# Start of Record excerpts

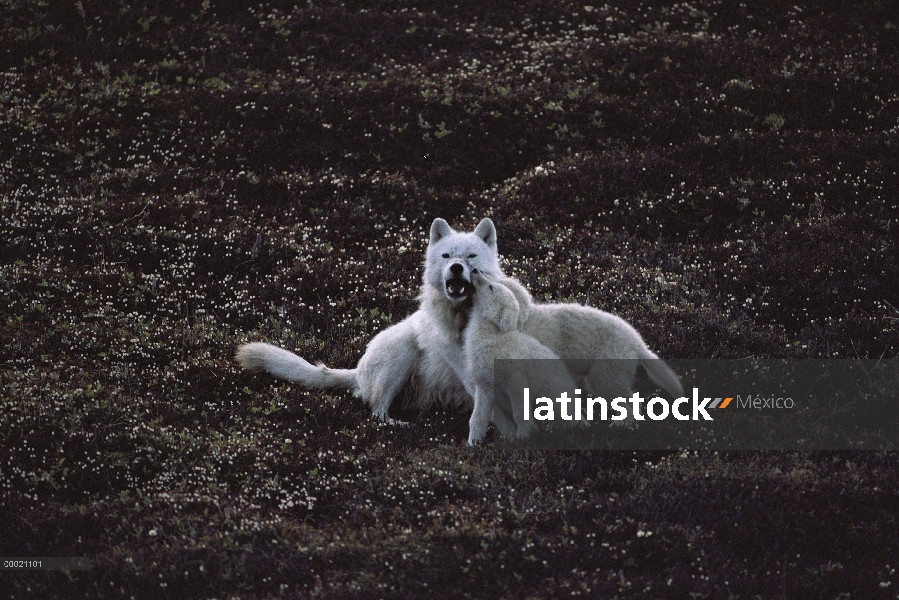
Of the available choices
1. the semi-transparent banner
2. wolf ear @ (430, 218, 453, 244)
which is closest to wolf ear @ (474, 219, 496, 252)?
wolf ear @ (430, 218, 453, 244)

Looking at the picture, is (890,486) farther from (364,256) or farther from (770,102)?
(770,102)

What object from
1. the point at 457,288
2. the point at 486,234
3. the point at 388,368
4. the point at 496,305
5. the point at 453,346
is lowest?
the point at 388,368

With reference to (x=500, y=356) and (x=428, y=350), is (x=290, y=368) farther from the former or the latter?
(x=500, y=356)

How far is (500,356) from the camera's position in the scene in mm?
8789

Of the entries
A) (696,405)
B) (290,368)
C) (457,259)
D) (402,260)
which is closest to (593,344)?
(696,405)

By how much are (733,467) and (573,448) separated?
1501mm

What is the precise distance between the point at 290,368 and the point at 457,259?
272 centimetres

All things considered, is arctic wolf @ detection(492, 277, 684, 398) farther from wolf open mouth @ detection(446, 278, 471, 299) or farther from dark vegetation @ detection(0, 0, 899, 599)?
dark vegetation @ detection(0, 0, 899, 599)

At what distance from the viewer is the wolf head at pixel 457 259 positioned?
9.20 metres

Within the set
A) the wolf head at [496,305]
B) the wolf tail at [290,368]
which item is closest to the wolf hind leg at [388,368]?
the wolf tail at [290,368]

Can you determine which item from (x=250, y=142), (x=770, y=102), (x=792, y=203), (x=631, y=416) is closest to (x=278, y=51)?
(x=250, y=142)

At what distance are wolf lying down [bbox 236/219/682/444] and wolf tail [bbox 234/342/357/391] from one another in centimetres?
1

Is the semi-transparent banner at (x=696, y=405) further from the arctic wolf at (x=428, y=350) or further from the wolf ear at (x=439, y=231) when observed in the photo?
the wolf ear at (x=439, y=231)

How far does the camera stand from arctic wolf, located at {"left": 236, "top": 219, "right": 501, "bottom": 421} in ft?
30.9
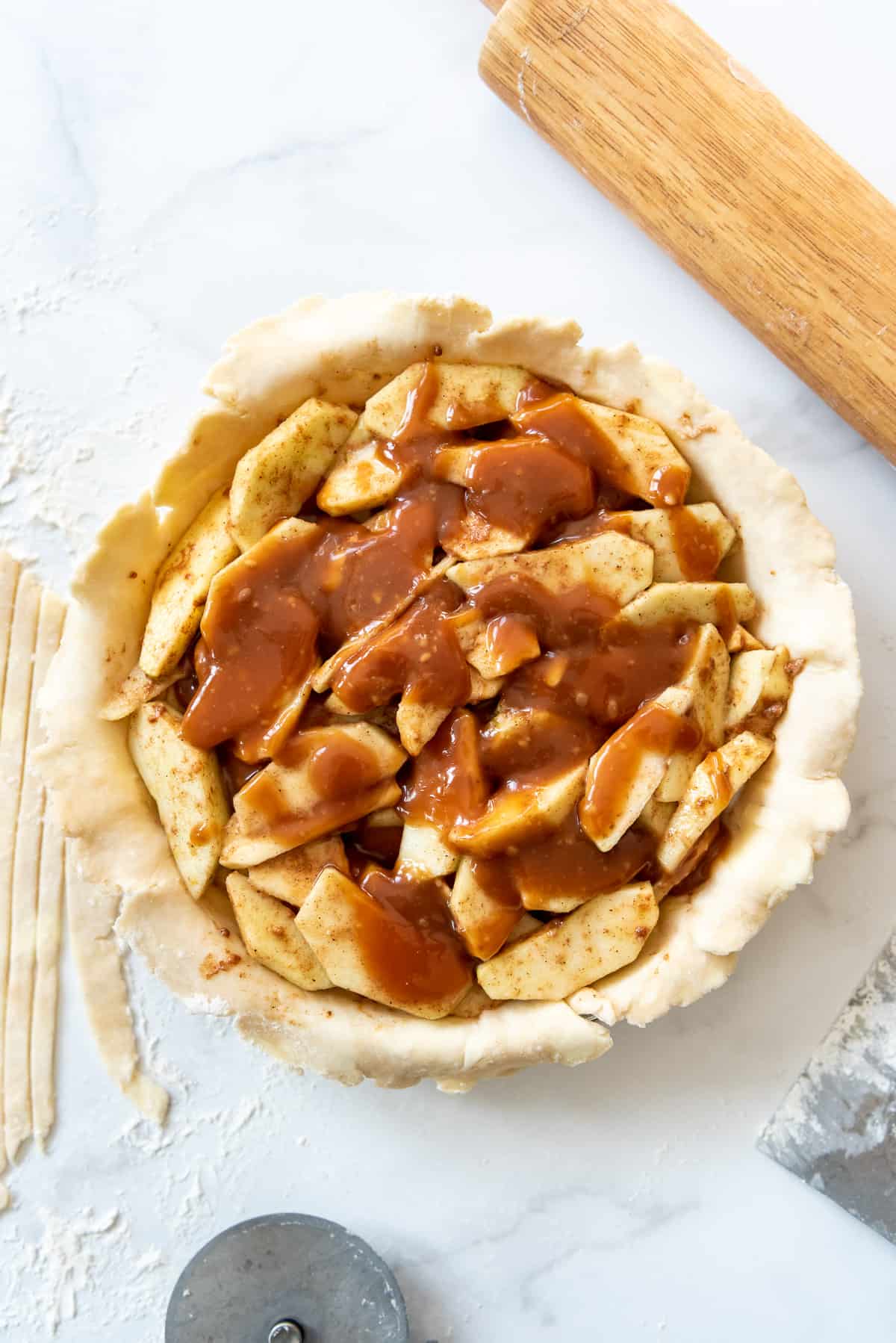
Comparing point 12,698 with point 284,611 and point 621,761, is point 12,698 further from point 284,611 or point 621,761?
point 621,761

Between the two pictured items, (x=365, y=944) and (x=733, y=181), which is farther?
(x=733, y=181)

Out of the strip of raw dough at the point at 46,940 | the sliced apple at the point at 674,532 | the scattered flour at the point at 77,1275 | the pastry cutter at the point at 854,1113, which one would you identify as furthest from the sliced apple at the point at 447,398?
the scattered flour at the point at 77,1275

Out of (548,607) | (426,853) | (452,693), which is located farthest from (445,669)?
(426,853)

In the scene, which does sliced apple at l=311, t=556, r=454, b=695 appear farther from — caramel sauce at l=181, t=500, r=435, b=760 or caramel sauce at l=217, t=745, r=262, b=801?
caramel sauce at l=217, t=745, r=262, b=801

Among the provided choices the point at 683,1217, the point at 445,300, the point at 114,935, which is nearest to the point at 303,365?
the point at 445,300

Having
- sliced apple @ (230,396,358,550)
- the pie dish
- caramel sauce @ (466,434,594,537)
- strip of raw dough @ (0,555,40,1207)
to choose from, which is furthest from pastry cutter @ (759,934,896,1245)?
strip of raw dough @ (0,555,40,1207)

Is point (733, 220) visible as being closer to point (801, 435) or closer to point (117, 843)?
point (801, 435)
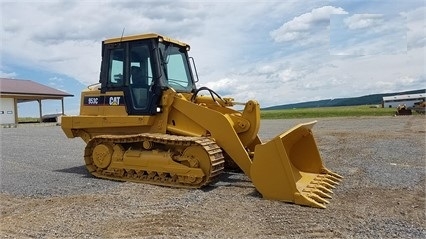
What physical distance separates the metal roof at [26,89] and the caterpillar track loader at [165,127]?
27.5 metres

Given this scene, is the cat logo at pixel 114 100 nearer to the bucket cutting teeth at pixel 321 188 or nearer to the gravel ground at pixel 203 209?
the gravel ground at pixel 203 209

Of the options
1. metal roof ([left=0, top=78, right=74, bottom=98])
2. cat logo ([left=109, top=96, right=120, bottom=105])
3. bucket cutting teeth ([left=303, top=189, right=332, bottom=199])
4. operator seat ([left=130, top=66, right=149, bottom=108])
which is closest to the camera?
bucket cutting teeth ([left=303, top=189, right=332, bottom=199])

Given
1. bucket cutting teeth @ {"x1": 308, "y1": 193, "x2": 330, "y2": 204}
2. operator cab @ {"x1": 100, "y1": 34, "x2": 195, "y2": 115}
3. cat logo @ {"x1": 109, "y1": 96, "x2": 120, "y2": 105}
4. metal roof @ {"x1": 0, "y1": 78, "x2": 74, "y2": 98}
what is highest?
metal roof @ {"x1": 0, "y1": 78, "x2": 74, "y2": 98}

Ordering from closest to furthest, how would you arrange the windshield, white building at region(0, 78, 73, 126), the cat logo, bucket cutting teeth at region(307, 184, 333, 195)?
bucket cutting teeth at region(307, 184, 333, 195)
the windshield
the cat logo
white building at region(0, 78, 73, 126)

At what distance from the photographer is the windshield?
8.30 m

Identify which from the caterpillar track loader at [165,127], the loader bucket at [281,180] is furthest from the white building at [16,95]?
the loader bucket at [281,180]

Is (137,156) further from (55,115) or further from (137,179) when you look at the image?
(55,115)

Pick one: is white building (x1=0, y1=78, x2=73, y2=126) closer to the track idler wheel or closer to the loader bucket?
the track idler wheel

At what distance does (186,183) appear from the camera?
7184mm

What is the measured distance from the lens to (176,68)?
28.6 feet

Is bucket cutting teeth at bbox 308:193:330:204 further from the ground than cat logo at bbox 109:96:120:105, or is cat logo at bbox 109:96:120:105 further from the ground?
cat logo at bbox 109:96:120:105

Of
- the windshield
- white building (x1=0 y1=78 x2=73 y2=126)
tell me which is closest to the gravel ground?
the windshield

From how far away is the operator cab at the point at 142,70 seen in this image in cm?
805

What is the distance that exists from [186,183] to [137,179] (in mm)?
1128
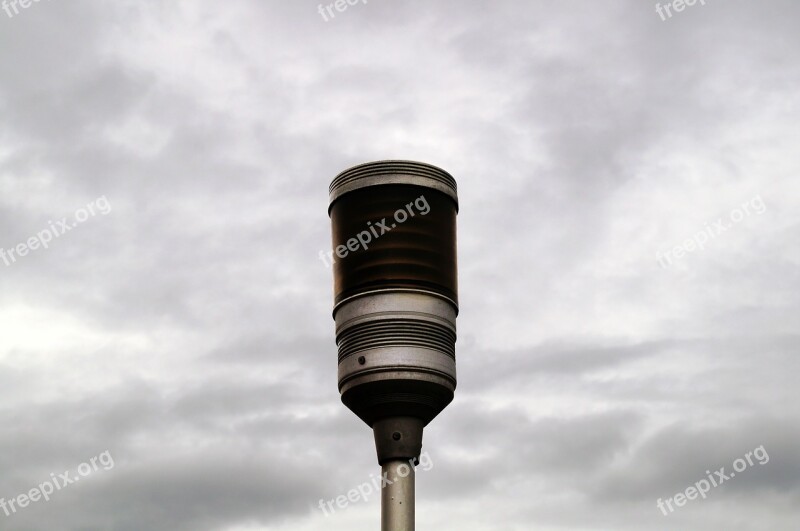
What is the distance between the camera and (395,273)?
28250 mm

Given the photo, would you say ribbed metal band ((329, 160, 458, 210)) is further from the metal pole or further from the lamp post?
the metal pole

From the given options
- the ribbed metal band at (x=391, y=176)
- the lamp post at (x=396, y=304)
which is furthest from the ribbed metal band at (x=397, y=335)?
the ribbed metal band at (x=391, y=176)

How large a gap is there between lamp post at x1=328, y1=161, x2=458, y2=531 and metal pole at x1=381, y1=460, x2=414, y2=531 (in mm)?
21

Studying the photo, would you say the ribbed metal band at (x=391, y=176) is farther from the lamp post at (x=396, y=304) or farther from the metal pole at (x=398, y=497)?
the metal pole at (x=398, y=497)

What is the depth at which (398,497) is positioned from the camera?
2741 centimetres

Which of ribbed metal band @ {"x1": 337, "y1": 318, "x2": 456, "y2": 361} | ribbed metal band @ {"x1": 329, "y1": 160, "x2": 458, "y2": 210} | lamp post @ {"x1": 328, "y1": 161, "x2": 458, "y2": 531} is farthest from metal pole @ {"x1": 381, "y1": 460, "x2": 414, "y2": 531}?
ribbed metal band @ {"x1": 329, "y1": 160, "x2": 458, "y2": 210}

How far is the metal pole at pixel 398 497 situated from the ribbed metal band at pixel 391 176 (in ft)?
20.2

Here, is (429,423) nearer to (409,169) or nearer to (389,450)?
(389,450)

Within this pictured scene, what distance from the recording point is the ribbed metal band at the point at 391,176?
28938 mm

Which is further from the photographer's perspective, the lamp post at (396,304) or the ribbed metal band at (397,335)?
the ribbed metal band at (397,335)

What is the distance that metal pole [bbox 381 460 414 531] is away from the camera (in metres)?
27.1

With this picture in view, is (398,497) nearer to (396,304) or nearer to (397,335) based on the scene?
(397,335)

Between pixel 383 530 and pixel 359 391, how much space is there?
9.67 feet

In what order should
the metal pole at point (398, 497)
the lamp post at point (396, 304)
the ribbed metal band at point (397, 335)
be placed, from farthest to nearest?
the ribbed metal band at point (397, 335) < the lamp post at point (396, 304) < the metal pole at point (398, 497)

# End of Record excerpts

Reproduce the data unchanged, starting at the line containing "Between pixel 383" and continuing through the final line of the data, with both ends included.

Between pixel 383 530 and pixel 359 391, how much space is there?
9.67 feet

In what order should
the metal pole at point (398, 497)
the lamp post at point (396, 304)
the ribbed metal band at point (397, 335)
be placed, from farthest to nearest?
the ribbed metal band at point (397, 335) < the lamp post at point (396, 304) < the metal pole at point (398, 497)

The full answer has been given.